First, let me be clear up front that I’m not promoting the idea that there should be one “universal” Linux distro. With all the various distros out there for consumers, there’s lots of discussion about Arch, Debian, and Fedora (and their various descendant projects), but I rarely see much talk about openSUSE.
Why might somebody choose that one over the others? What features or vision distinguishes it from the others?
Edit: I love all the answers! Great stuff. Thanks to everyone!
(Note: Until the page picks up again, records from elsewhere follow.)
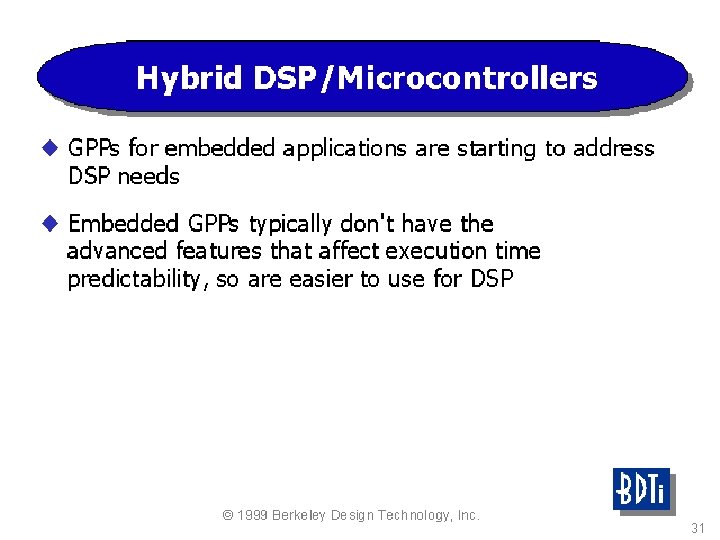 Hybrid DSP/Microcontrollers

◆ GPPs for embedded applications are starting to address DSP needs

◆ Embedded GPPs typically don't have the advanced features that affect execution time predictability, so are easier to use for DSP

BDTi

© 1999 Berkeley Design Technology, Inc.

31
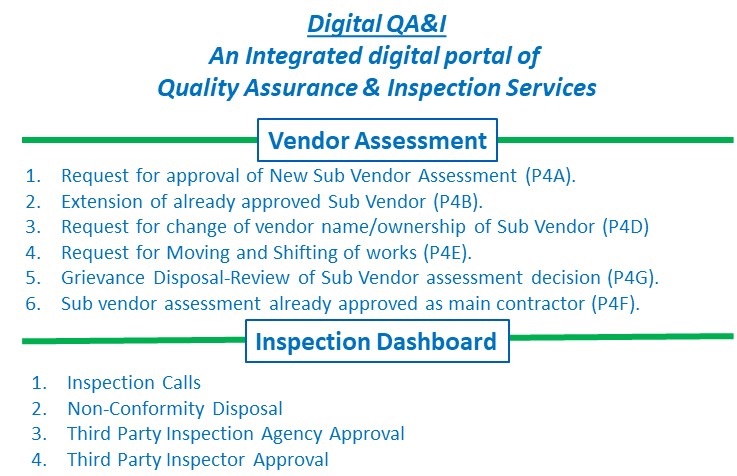 Digital QA&I
An Integrated digital portal of
Quality Assurance & Inspection Services

Vendor Assessment

1. Request for approval of New Sub Vendor Assessment (P4A).
2. Extension of already approved Sub Vendor (P4B).
3. Request for change of vendor name/ownership of Sub Vendor (P4D)
4. Request for Moving and Shifting of works (P4E).
5. Grievance Disposal-Review of Sub Vendor assessment decision (P4G).
6. Sub vendor assessment already approved as main contractor (P4F).

Inspection Dashboard

1. Inspection Calls
2. Non-Conformity Disposal
3. Third Party Inspection Agency Approval
4. Third Party Inspector Approval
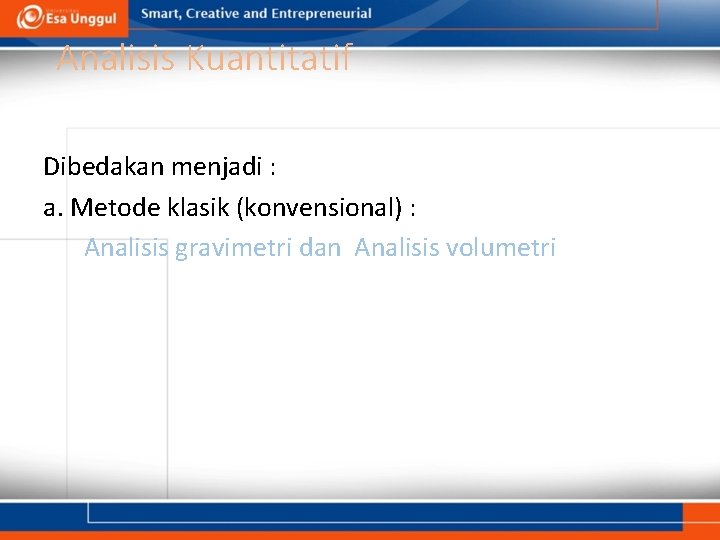 Esa Unggul

Smart, Creative and Entrepreneurial

Analisis Kuantitatif

Dibedakan menjadi :

a. Metode klasik (konvensional) :

Analisis gravimetri dan Analisis volumetri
There are a bunch of software-related reasons why openSUSE is a good choice (snapper, zypper, yast, to name a few), although few are exclusive to openSUSE. I think the primary selling point of openSUSE (Tumbleweed) is that it is a rolling release distro that never crashes, never requires attention, and just works. One of the reasons people don’t talk about it is probably that it is boring. All packages are tested extensively. It never breaks. And even if it did break, the default btrfs file system and snapper ensure that the system doesn’t stay broken for longer than it takes to reboot.
If you want a distro that is up to date, easy to use, and dependable, openSUSE is a fantastic choice. It’s just not very exciting to have something that never requires attention; a lot of people use Linux because they like things requiring attention.
As an afterthought, I also think the fact that openSUSE and its users seem to be pathologically unable to create any logo or symbol for anything even tangentially related to the distribution that doesn’t look like absolute shit might be holding them back.
The curse of competency. The stuff people mostly talk about is the stuff people are complaining about.
I don’t remember who said it, but a writer once commented that the reason there’s so much conflict at the center of novel plots is because nobody wants to read a book about old Mrs Harrington, who lives a quiet, happy, commented life, spending her days working in her garden. Because it’s boring.
I think it’s mostly because a lot of users here are quite new. After a few years, you just want to do things with your system, not to it.
Back in the 90s I was all for breaking stuff and installing weird shit all the time (distributions were also much more rustic at the time). Nowadays, the less I notice my system, the better.
(So I run Tumbleweed)
I just got it tumbleweed is a rolling release because tumbleweeds roll in the wind.
And they said Germans couldn’t make fun jokes?
That’s exactly why I am on Tumbleweed as well.
I am not German myself, but most of my colleagues are. Having gotten to know the German attitude towards technology, I feel I understand why life with openSUSE is as uneventful as it is. How anyone got them to adopt something as subversively radical as a rolling release model is something of a mystery to me, but I won’t complain.
Not true. Fedora and others use BTRFS too and just dont deal with snapshots at all.
I dont care about traditional Fedora but that is pretty bad. TW is way better here.
Thanks for this clarification. I didn’t consider that someone might run btrfs without snapshots, but I suppose that might even be quite common. I don’t get out much.
I still find it quite baffling that for a distro that pitches itself as an everyday Linux distro for newer and intermediate users, Fedora doesn’t come with snapshots preconfigured out of the box or any obvious way of handling a system restore.
Yes traditional Fedora is useless in that regard. Their offline updates also dont really work reliably.
Rpm-ostree (“Fedora Atomic Desktops”) Fedora meanwhile is really really nice.
As shallow as it might seem, good branding is really important, since it has the power to instantly convey vision or commitment to a project.
But to your point about low-maintenance distros, I wonder how the immutable landscape will look in the next five years!